35. Mr Supperstone did not press his argument in relation to the January decision with great force. He did maintain that it was the clear effect of the resolution, rather than what the committee thought it was doing, which mattered. However, in the light of all the factors referred to by the judge - the interpretation given to the resolution in the memorandum from Mr Craig, and the departure both from usual practice and from principle which any different interpretation would have meant - it would be difficult indeed to conclude that the committee knew that what it was doing was unlawful or acted in reckless indifference to whether or not it was so.
36. The June meeting presents more difficulty, because this time the advice that they must follow the direction was unequivocal. It is, however, important to see a decision such as this in its proper context. The context is legislation providing a framework for offering legal services to members of the public at public expense. The context is not providing a livelihood for lawyers. The Arrangements do contemplate that all lawyers who prove themselves eligible should be placed on the scheme. There are no doubt very good reasons for that: the scheme should not be
'jobs for the boys' or the preserve of a limited number of practitioners. The public should have access to a wide range of lawyers. Hence those administering the scheme have a duty to be fair to the lawyers involved: and the procedures go to very considerable lengths to ensure this. But
their principal aim must be to protect both the clients and the public purse from lawyers who do not have the necessary competence and experience to do the job. As Judge Parry put it in his affidavit of 4 June 1996:
'Our duty was not only to individual legal practitioners but primarily to those who would be seeking to utilise the Duty Solicitor Scheme.'
37. This is a crucial difference between the facts of this case and those assumed in Bourgoin. Whether or not the committee were entitled to do as they did, they were doing so in order to further the main purpose of the legislation. They were not doing so arbitrarily, out of prejudice, or favouritism, or any of the other improper motives which might have been alleged in this case.

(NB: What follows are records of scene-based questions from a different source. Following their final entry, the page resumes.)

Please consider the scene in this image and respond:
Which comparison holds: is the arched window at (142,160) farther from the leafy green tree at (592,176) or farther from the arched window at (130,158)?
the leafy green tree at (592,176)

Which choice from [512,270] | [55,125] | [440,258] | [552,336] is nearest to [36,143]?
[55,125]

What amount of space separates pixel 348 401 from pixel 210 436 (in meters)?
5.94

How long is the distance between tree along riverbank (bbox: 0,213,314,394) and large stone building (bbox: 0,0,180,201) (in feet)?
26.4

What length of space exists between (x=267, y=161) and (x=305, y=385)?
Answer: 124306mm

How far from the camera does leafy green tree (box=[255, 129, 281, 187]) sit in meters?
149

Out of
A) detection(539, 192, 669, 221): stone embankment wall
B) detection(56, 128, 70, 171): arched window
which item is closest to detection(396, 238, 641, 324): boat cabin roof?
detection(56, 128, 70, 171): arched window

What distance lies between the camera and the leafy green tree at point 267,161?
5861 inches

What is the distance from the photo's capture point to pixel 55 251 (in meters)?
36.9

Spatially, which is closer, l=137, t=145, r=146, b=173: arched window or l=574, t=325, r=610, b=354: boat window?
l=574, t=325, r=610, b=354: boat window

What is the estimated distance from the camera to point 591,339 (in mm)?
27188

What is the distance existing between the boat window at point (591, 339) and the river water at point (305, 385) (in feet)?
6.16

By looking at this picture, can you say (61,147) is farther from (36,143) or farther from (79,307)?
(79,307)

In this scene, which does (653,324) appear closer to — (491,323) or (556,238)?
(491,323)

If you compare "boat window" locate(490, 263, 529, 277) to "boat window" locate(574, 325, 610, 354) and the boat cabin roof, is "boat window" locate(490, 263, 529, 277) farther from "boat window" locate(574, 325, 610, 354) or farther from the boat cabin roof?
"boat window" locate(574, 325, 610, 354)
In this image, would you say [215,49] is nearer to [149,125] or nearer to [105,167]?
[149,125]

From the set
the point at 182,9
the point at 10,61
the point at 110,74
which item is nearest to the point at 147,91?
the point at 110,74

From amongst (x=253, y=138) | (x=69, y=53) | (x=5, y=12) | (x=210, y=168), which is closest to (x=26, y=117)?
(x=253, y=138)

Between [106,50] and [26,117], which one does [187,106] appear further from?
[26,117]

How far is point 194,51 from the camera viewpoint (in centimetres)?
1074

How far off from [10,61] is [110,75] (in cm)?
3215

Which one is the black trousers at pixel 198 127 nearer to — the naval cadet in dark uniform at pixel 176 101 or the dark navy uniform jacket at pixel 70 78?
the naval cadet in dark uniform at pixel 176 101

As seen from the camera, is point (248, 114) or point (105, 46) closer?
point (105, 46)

38. Given the purpose of the legislation, there was room for legitimate doubt about whether the order which they were being expected to obey was itself lawful. To suggest that the Regional Committee should have sought judicial review of the national committee's decision is fanciful. There are contexts in which refusal instantly to obey an order, even if it is or may be unlawful, is itself unlawful. But there are other contexts in which it cannot be unlawful to seek
to reassure oneself that the order is indeed lawful before obeying it. Indeed, there are contexts in which it is one's duty to do so. There are obviously cases in which there is room for legitimate doubt about what to do for the best.
39. The point, as the judge so rightly appreciated, is not what was or was not in fact lawful at the time, but whether the committee had an honest belief that it was lawful to do as it did. She found that it had. In my view it would have been surprising if she had reached any other conclusion. In any event it was a conclusion clearly open to her on the evidence which this court cannot disturb.
40. I would dismiss this appeal.
LORD JUSTICE MANTELL:
41. I agree.
LORD JUSTICE OTTON:
42. I also agree.
Order: Appeal dismissed with costs. Application for permission to appeal to House of Lords refused.